### Text for analysis
For 65 years, the Fulks Run Ruritan Club has been serving our community by advancing Ruritan National’s goals of “Fellowship, Goodwill, and Community Service.” Organized on March 27, 1958, the first meeting of the club was led by charter members Garnett Turner and Andrew Thomas. Since that time, the club has been instrumental in many efforts to improve and support our local community.
Some of our many accomplishments include aiding in the funding and construction of Fulks Run Elementary School in 1961, purchasing the current 55-acre park and maintaining it for public use since 1989, providing needed services to the community, sponsoring school-related trips, fundraising for and supporting local families in need, awarding scholarships to local seniors, and hosting innumerable lawn parties and events, to name just a few examples. Most recently, the club has been actively involved in providing a location and championing the development of an emergency medical services (EMS) station in Fulks Run, Virginia, to help improve timely access to fire, rescue, and medical services on the northern end of the county.

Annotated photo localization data
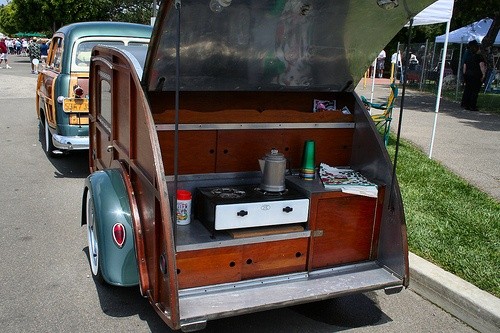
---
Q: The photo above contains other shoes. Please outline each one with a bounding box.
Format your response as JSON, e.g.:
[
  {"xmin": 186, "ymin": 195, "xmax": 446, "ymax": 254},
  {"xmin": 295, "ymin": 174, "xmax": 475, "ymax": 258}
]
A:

### Try it
Restate the paragraph of the Ruritan Club history that begins "Some of our many accomplishments" as a concise bulleted list of its main facts.

### Final answer
- Helped fund and build Fulks Run Elementary School in 1961
- Bought the current 55-acre park and has maintained it for public use since 1989
- Provides needed services to the community
- Sponsors school-related trips
- Raises funds for and supports local families in need
- Awards scholarships to local seniors
- Hosts many lawn parties and events
- Most recently, has provided a location for an emergency medical services (EMS) station in Fulks Run, Virginia, and championed its development to improve timely access to fire, rescue, and medical services in the northern end of the county